[Directions for this task]
Reproduce the records from the line with "In the scene, does" to the line with "8.07 meters", keeping every character unchanged.
──────── Given records ────────
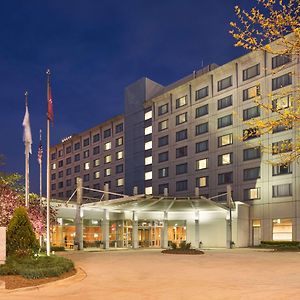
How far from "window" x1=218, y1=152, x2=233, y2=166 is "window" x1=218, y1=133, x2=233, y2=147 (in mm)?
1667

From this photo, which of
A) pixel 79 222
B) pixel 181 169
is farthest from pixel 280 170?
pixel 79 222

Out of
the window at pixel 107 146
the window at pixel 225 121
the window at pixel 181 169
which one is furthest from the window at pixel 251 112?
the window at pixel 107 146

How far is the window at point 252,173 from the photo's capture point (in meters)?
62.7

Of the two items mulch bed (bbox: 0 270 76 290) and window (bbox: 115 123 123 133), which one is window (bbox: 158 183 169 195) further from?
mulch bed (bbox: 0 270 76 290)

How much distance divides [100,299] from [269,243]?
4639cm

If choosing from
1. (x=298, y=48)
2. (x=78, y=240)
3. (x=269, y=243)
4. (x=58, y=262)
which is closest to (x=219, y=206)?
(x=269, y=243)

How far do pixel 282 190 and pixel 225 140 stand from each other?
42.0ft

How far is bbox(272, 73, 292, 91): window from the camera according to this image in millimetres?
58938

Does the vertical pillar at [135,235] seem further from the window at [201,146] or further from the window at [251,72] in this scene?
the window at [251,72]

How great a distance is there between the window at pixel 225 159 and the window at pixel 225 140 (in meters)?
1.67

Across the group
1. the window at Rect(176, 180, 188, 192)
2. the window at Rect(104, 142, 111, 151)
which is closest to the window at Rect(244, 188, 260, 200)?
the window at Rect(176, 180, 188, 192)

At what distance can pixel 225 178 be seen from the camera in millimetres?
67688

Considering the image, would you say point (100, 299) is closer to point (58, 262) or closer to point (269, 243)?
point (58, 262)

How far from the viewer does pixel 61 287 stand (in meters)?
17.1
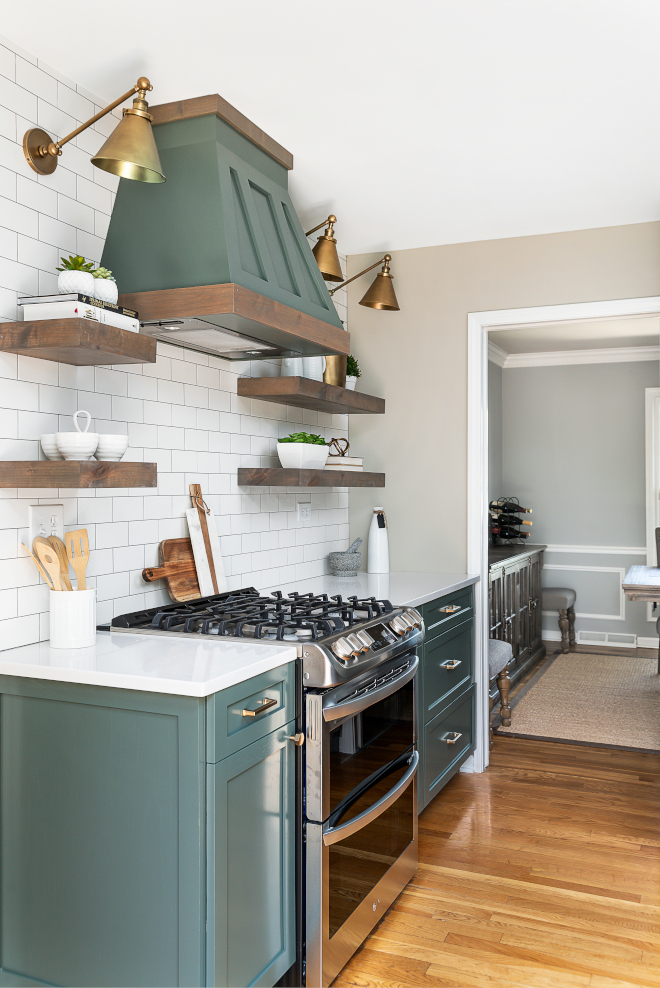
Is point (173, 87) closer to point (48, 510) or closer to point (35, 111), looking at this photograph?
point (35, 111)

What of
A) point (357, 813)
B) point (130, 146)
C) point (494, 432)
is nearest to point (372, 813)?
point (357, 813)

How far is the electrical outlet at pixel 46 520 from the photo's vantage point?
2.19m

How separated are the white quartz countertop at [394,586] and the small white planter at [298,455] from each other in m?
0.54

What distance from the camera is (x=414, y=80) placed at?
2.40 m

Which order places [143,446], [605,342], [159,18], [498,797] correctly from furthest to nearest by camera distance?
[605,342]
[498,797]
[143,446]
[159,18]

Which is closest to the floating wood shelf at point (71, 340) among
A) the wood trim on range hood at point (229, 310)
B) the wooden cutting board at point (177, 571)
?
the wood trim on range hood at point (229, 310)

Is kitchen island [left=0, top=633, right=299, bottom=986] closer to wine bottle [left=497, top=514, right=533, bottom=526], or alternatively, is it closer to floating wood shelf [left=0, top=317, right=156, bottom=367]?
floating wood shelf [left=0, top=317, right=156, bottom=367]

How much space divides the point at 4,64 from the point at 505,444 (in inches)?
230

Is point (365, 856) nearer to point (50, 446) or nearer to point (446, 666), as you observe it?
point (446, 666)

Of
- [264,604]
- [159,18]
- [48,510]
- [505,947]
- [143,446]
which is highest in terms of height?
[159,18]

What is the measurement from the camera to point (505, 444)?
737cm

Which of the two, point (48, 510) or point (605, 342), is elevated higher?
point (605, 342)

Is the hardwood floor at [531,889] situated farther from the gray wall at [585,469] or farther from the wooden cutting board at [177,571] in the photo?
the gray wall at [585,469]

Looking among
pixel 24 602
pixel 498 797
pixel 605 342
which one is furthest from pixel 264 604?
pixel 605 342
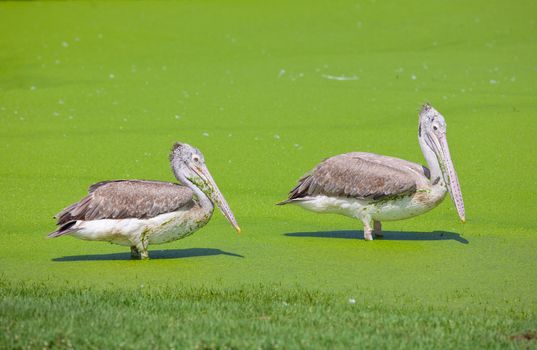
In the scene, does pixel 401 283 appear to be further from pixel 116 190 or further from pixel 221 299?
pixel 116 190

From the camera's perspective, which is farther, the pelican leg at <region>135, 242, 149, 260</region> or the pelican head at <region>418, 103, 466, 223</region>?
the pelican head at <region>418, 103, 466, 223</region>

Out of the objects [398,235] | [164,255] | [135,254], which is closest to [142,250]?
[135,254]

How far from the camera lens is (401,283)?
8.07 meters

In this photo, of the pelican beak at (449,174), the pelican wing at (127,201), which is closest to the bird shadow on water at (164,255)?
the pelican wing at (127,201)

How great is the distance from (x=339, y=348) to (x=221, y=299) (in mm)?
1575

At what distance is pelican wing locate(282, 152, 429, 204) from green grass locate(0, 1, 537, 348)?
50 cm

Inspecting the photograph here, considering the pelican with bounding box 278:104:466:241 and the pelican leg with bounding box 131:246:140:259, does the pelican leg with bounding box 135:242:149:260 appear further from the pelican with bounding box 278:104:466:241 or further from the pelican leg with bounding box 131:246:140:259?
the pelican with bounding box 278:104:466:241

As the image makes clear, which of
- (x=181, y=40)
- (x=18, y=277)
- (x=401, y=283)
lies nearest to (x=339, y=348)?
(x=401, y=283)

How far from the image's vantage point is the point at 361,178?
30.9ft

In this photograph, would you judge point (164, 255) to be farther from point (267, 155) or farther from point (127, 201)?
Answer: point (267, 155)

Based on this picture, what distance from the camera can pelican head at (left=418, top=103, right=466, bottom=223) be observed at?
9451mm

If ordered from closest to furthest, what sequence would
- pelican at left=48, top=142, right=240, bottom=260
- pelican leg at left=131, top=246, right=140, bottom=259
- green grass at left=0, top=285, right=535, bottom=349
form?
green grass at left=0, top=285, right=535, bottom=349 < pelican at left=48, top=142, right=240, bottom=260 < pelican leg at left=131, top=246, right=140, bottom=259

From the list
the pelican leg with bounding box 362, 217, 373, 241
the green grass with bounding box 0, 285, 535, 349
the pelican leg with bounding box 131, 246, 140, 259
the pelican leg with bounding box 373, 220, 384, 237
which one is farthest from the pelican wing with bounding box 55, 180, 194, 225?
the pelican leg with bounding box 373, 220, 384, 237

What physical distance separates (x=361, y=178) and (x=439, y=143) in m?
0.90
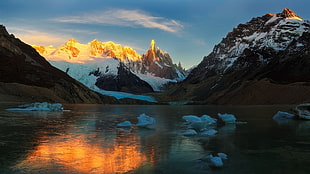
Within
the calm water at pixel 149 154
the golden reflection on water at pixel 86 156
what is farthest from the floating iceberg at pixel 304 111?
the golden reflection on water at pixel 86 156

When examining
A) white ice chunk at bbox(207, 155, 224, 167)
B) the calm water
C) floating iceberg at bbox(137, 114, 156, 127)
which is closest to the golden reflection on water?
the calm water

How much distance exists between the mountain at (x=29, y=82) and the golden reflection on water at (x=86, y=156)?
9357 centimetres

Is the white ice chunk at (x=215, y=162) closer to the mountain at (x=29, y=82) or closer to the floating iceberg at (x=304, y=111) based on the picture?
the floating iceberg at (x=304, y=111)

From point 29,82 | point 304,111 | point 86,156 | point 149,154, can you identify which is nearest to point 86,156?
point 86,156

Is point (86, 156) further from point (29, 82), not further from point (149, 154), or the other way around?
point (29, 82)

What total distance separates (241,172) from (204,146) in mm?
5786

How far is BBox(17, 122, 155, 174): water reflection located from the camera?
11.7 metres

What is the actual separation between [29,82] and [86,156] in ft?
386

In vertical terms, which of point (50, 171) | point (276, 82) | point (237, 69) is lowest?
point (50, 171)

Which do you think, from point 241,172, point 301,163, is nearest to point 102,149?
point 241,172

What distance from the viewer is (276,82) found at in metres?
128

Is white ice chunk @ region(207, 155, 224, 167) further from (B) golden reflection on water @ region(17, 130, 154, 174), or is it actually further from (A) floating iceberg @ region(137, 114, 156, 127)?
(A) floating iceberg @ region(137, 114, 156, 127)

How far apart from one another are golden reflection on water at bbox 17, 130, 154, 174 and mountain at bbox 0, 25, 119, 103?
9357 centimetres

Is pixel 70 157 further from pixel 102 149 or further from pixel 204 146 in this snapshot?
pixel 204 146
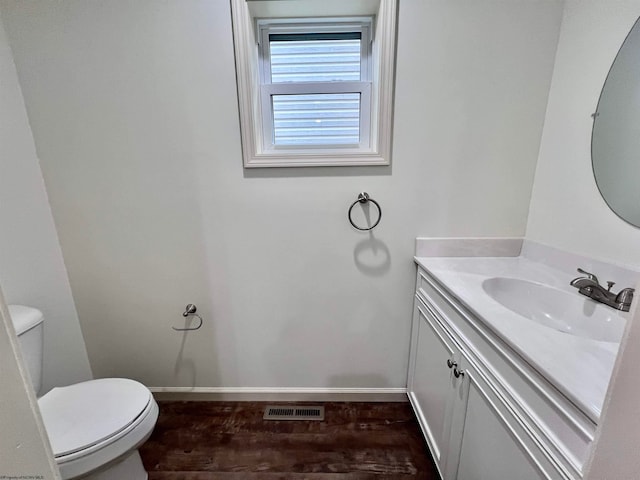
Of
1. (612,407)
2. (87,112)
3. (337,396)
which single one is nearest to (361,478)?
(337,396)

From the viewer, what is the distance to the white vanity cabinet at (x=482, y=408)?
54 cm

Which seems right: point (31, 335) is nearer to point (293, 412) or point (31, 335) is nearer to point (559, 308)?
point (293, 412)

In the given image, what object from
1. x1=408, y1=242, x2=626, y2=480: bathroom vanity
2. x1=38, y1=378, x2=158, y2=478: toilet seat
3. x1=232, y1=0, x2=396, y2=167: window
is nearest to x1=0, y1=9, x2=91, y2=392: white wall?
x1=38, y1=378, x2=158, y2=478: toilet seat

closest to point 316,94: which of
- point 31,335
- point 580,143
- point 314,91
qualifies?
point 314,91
────────
[The solution]
In the scene, does pixel 401 283 appear to be further from pixel 116 190 or further from pixel 221 299?
pixel 116 190

From the camera's perspective, which is farther, the pelican leg at <region>135, 242, 149, 260</region> or the pelican head at <region>418, 103, 466, 223</region>?
the pelican head at <region>418, 103, 466, 223</region>

Out of the objects [398,235] | [164,255] | [135,254], which is closest to [142,250]?
[135,254]

How far from the camera lens is (401,283)?
8.07 meters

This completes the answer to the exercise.